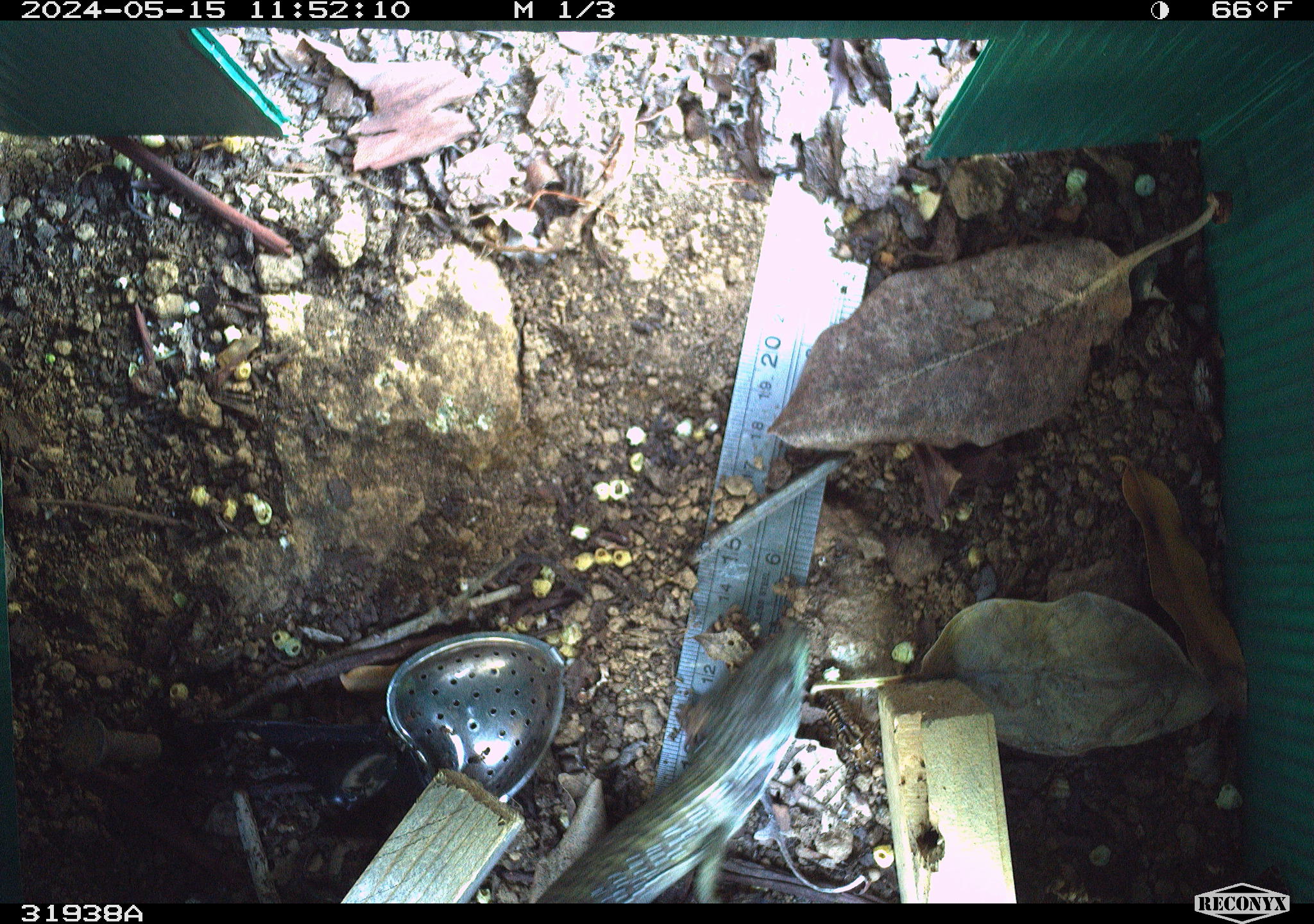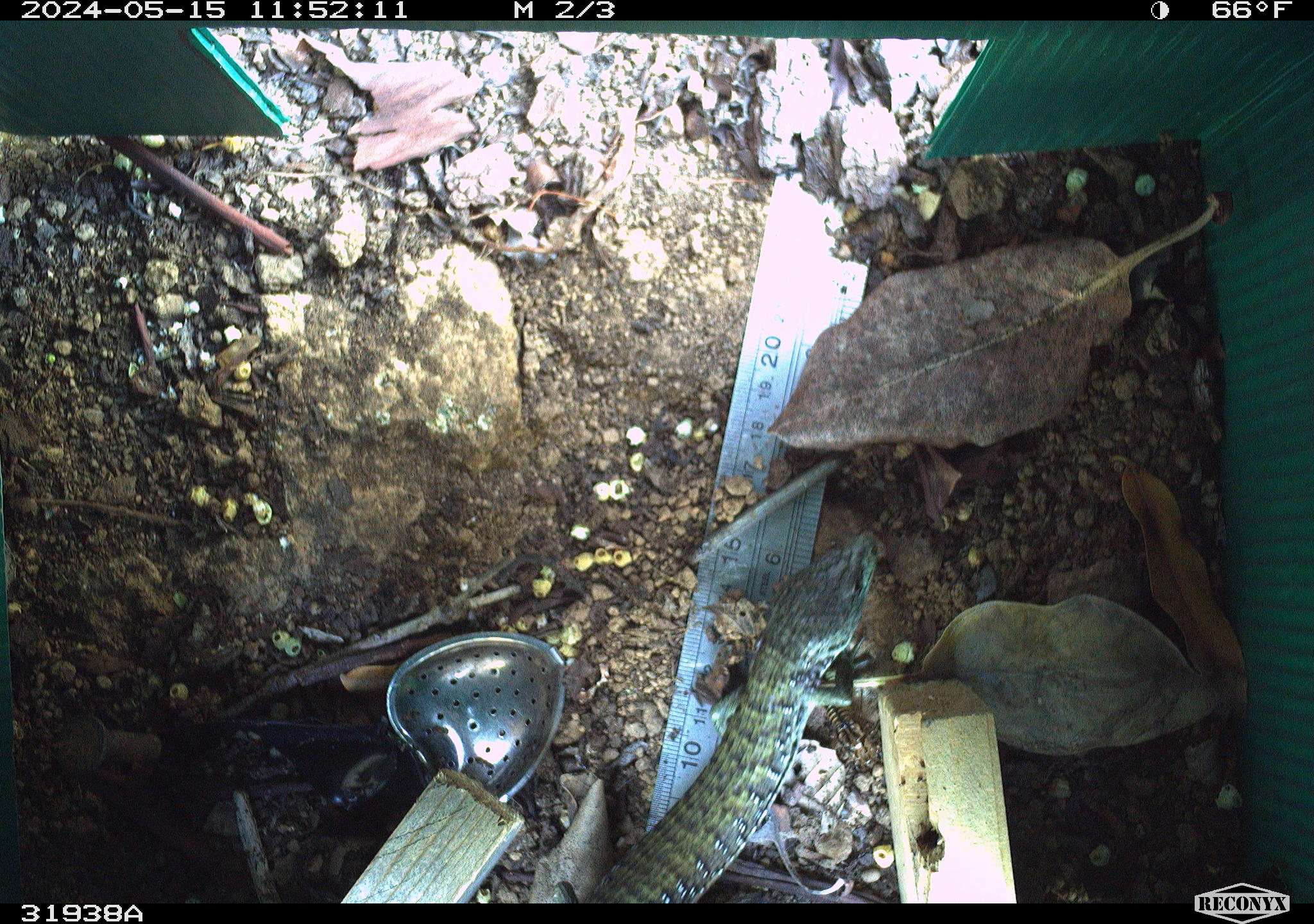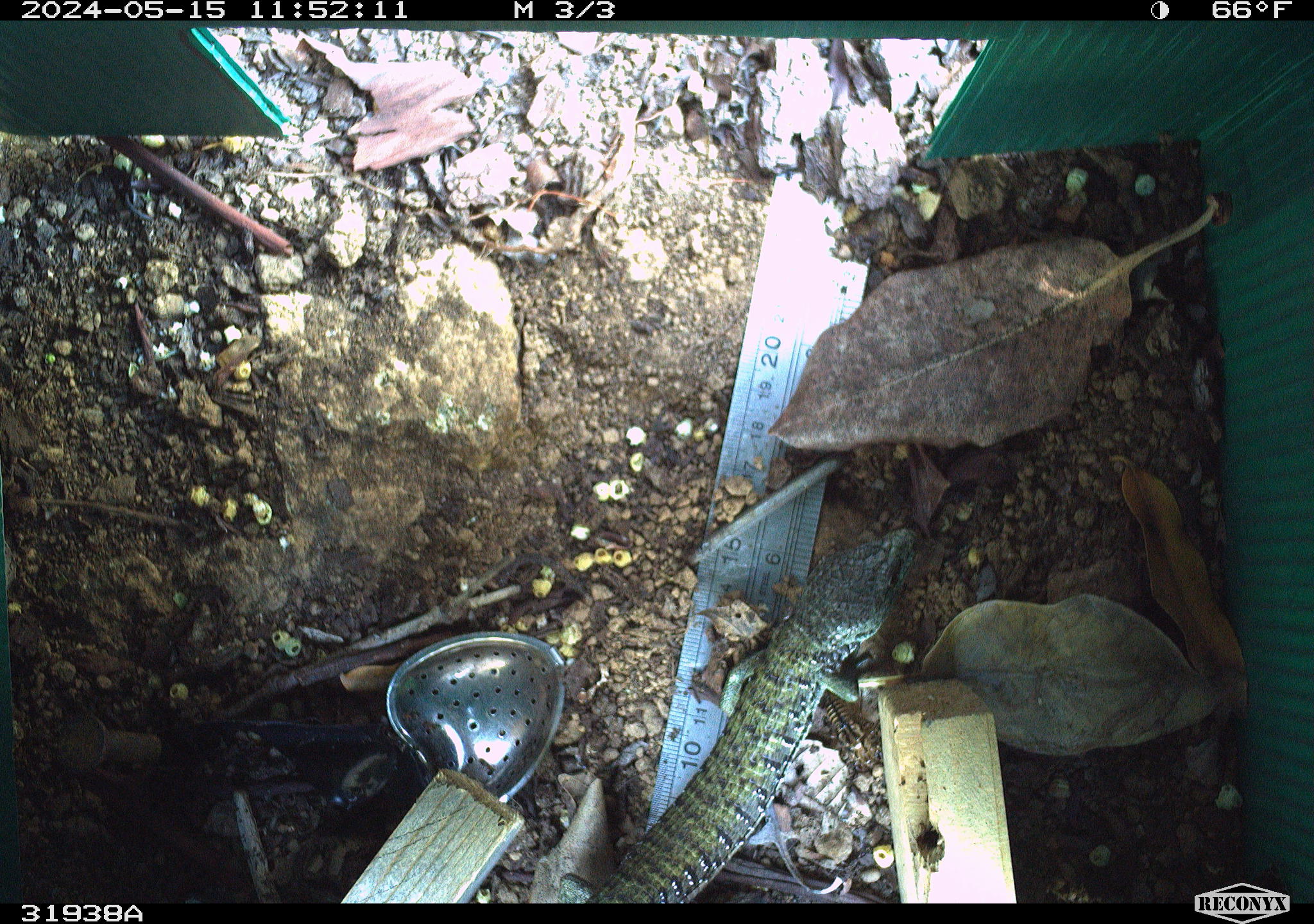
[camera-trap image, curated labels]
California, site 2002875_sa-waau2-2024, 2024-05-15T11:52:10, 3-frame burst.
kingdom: Animalia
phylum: Chordata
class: Reptilia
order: Squamata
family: Anguidae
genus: Elgaria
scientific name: Elgaria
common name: alligator lizards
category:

==========

TO DO
Could you repeat the entries word for word, skipping the pictures they contain?

ANSWER TO THE EXERCISE
[camera-trap image, curated labels]
California, site 2002875_sa-waau2-2024, 2024-05-15T11:52:10, 3-frame burst.
kingdom: Animalia
phylum: Chordata
class: Reptilia
order: Squamata
family: Anguidae
genus: Elgaria
scientific name: Elgaria
common name: alligator lizards
category:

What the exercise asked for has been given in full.